乙烯在催化裂解催化剂上的低聚反应

摘要/Abstract

摘要： 以Y型和ZSM-5分子筛催化裂解催化剂为研究对象，采用N₂吸附-脱附、氨气程序升温脱附（NH₃-TPD）和吡啶吸附红外（Py-FTIR）对其进行表征，研究了反应温度和反应压力对其催化乙烯低聚反应性能的影响。结果表明：催化裂解催化剂富含3～4 nm介孔，以弱L酸中心为主；在500～550℃和常压条件下，乙烯不易于转化，主要经低聚、裂化反应生成C₃～C₄烯烃，且丙烯的选择性高于丁烯；当反应温度高于550℃时，丙烯和丁烯的环化脱氢反应使焦炭的选择性大幅增加；与常压条件相比，在0.5～1.0 MPa反应压力下，乙烯在催化裂解催化剂上低聚反应的转化率明显升高；提高反应压力有利于C₃～C₄烯烃的氢转移反应，丙烷和丁烷的选择性升高，而焦炭的选择性降低。

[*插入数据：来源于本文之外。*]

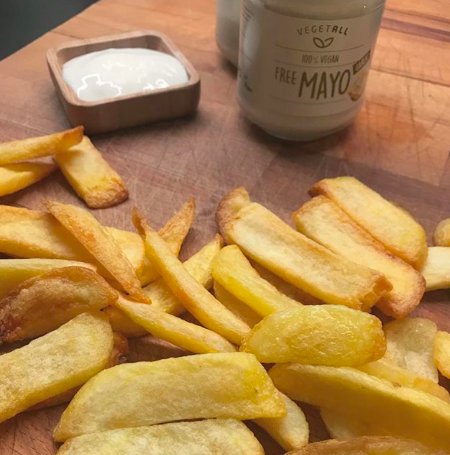 avrupa_gurme's tweet photo. Sarimsakli mayo ile firinda yagsiz patates kizartmasina kim hayir diyebilir?!
Mutlu pazarlar 🌈
..
#veganmayo #vegetall #veganistanbul #istanbulvegan #veganism #govegan #vegansofinstagram #vegansofig #plantbased #friedchips #friedpotatoes #sundayfood #sundayfunday #happyweekend https://t.co/yC1IJsMqV9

关键词: 乙烯, 催化裂解催化剂, 低聚, L酸中心, 氢转移反应

Abstract: The Y and ZSM-5 zeolite catalysts were characterized by N₂ physical adsorption-desorption, pyridine adsorption Fourier-transform infrared spectrum (Py-FTIR) and temperature-programmed desorption of ammonia (NH₃-TPD), and the effects of reaction temperature and pressure on catalytic performance in heterogenous oligomerization of ethylene were investigated. The results showed that the catalytic cracking catalyst was rich in mesoporous 3-4 nm and weak Lewis acid sites. At 500-550 ℃ and atmospheric pressure, ethylene was not easy to be converted, C₃-C₄ olefin was mainly produced by oligomerization and cracking, and the selectivity of propylene was higher than that of butylene. When the reaction temperature was higher than 550 ℃, the selectivity of coke was greatly increased by the cyclization dehydrogenation of propylene and butylene. Compared with the normal pressure, the catalytic cracking catalyst with weak Lewis acid sites could effectively catalyze ethylene oligomerization with the conversion higher than 70% at reaction pressure of 0.5-1.0 MPa. Increasing the reaction pressure was beneficial to the hydrogen transfer reaction of propylene and butylene, increasing the selectivity of propane and butane, but decreasing the selectivity of coke.

Key words: ethylene, catalytic cracking catalyst, oligomerization, Lewis acid site, hydrogen transfer reaction

李福超郜亮龚剑洪邢恩会罗一斌舒兴田. 乙烯在催化裂解催化剂上的低聚反应[J]. 石油炼制与化工, 2024, 55(10): 9-14.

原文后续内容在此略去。